Sulla rivista culturale Snaporaz Gianluigi Simonetti, professore di Letteratura italiana contemporanea all’Università di Losanna e critico letterario che negli ultimi anni ha molto analizzato i candidati allo Strega, ha definito L’età fragile un «libro di conferme, nel bene e nel male». In senso positivo perché mostra che Di Pietrantonio è una scrittrice efficace molto capace. In senso negativo perché ripercorre gli schemi che si possono individuare nei romanzi precedenti: il fatto che raccontino la storia di due donne, in cui la maternità ha un ruolo importante, ma anche il «contrasto di civiltà» tra un Abruzzo moderno e uno antico. In parte questi temi rispecchiano le opere di altri scrittrici italiane di successo degli ultimi anni, prima fra tutte Elena Ferrante. Inoltre, secondo Simonetti, il lieto fine di L’età fragile è meno interessante dal punto di vista letterario delle pagine in cui la protagonista mostra la sua ambivalenza nei confronti della maternità.

«Forse per Di Pietrantonio è arrivato il momento di scegliere: restare la scrittrice efficace, sicura e perbene che certamente è», ha concluso Simonetti, «oppure sottrarre il suo indubbio talento narrativo alla gabbia delle simmetrie, lasciarlo libero di indagare le sue (e le nostre) contraddizioni, spingere più in là la sua letteratura».

L’età fragile è stato pubblicato alla fine di novembre e da allora ha venduto circa 70mila copie, già un risultato molto buono per i numeri dell’editoria, ma è molto probabile che grazie allo Strega sarà comprato da molte altre persone e in un certo senso confermerà Di Pietrantonio come una delle scrittrici italiane più lette.
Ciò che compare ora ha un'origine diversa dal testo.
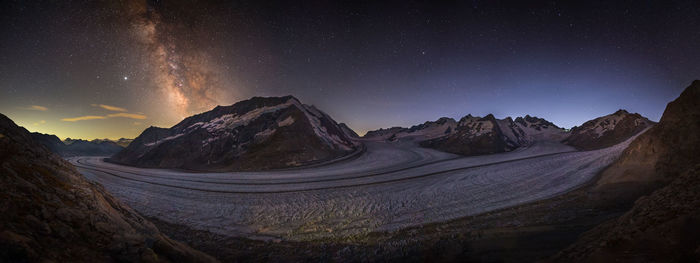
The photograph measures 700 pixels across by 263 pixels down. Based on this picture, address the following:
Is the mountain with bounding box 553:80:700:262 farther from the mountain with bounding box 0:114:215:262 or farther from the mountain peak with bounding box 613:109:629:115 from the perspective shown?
the mountain peak with bounding box 613:109:629:115

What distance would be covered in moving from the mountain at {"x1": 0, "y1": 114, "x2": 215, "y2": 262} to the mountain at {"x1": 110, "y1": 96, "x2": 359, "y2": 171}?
27200 mm

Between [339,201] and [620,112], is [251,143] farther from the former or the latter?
[620,112]

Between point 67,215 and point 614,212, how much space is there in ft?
47.4

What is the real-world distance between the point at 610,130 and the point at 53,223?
7724 centimetres

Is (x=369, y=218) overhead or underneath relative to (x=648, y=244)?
underneath

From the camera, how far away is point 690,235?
129 inches

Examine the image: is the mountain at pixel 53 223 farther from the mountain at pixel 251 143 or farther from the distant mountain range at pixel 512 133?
the distant mountain range at pixel 512 133

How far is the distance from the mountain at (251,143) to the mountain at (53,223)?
27.2 m

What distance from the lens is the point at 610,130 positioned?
4872cm

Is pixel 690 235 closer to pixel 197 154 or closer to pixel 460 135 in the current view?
→ pixel 197 154

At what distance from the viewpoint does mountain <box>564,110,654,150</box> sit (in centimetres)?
4528

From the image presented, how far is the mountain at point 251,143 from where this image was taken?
33.6m

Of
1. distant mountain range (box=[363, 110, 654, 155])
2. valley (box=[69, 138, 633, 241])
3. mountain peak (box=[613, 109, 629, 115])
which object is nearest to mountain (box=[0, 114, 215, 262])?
valley (box=[69, 138, 633, 241])

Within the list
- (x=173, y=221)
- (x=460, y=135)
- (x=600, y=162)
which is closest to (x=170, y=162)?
(x=173, y=221)
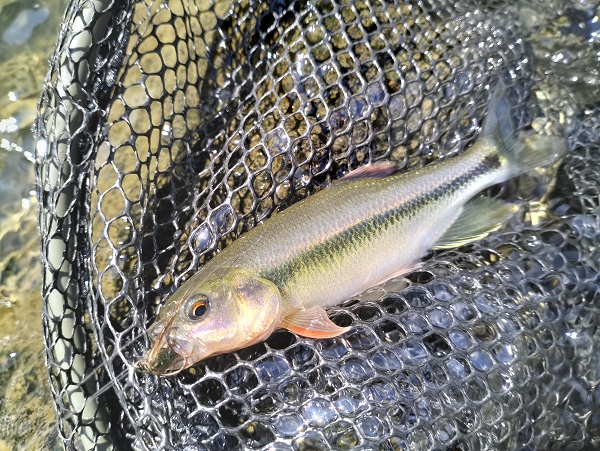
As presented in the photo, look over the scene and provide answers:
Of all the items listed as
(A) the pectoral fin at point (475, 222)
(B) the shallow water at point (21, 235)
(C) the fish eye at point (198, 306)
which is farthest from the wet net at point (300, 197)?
(B) the shallow water at point (21, 235)

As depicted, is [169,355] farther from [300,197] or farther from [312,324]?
[300,197]

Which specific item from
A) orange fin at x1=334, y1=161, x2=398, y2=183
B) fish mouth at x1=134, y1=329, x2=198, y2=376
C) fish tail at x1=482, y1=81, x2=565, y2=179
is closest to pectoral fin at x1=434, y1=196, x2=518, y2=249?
fish tail at x1=482, y1=81, x2=565, y2=179

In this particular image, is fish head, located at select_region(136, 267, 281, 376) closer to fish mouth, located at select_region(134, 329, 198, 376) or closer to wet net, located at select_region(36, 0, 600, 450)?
fish mouth, located at select_region(134, 329, 198, 376)

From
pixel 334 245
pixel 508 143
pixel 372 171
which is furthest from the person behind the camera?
pixel 508 143

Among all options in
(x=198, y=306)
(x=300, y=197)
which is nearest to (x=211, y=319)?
(x=198, y=306)

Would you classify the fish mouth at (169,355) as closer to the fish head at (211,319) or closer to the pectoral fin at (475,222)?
the fish head at (211,319)

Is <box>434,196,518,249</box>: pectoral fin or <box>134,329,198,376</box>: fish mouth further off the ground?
<box>134,329,198,376</box>: fish mouth

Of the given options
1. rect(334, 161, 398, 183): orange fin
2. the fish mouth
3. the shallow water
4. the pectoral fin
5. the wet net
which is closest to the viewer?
the fish mouth
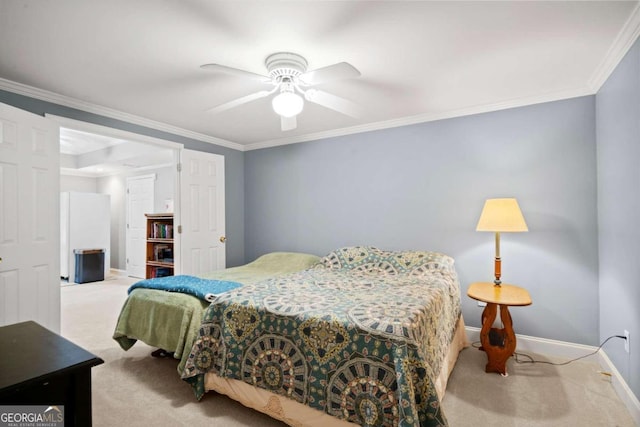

– Ascolta anche: La puntata di Timbuctu su L’età fragile

A novembre, in un’intervista su Tuttolibri della Stampa, lo scrittore Nicola Lagioia le aveva chiesto come mai non avesse mai lasciato il suo lavoro da dentista nonostante l’impegno con la scrittura (e il conseguente successo). Di Pietrantonio aveva risposto: «Ho difficoltà a lasciare perché il rapporto coi bambini è sempre fonte di gioia e arricchimento, penso però che l’anno prossimo mi ritirerò dalla professione». Aveva anche aggiunto: «Non rimpiango di avere fatto la dentista, certamente è stata una mancanza di coraggio: mi sembrava impossibile anche solo dire a una famiglia contadina che cosa avrei voluto veramente fare».

Ricordando il suo esordio di scrittrice, Santini commenta: «A volte i migliori scrittori sono quelli che credono di meno in sé stessi. Una volta che capiscono che possono farcela le cose vanno avanti in maniera naturale».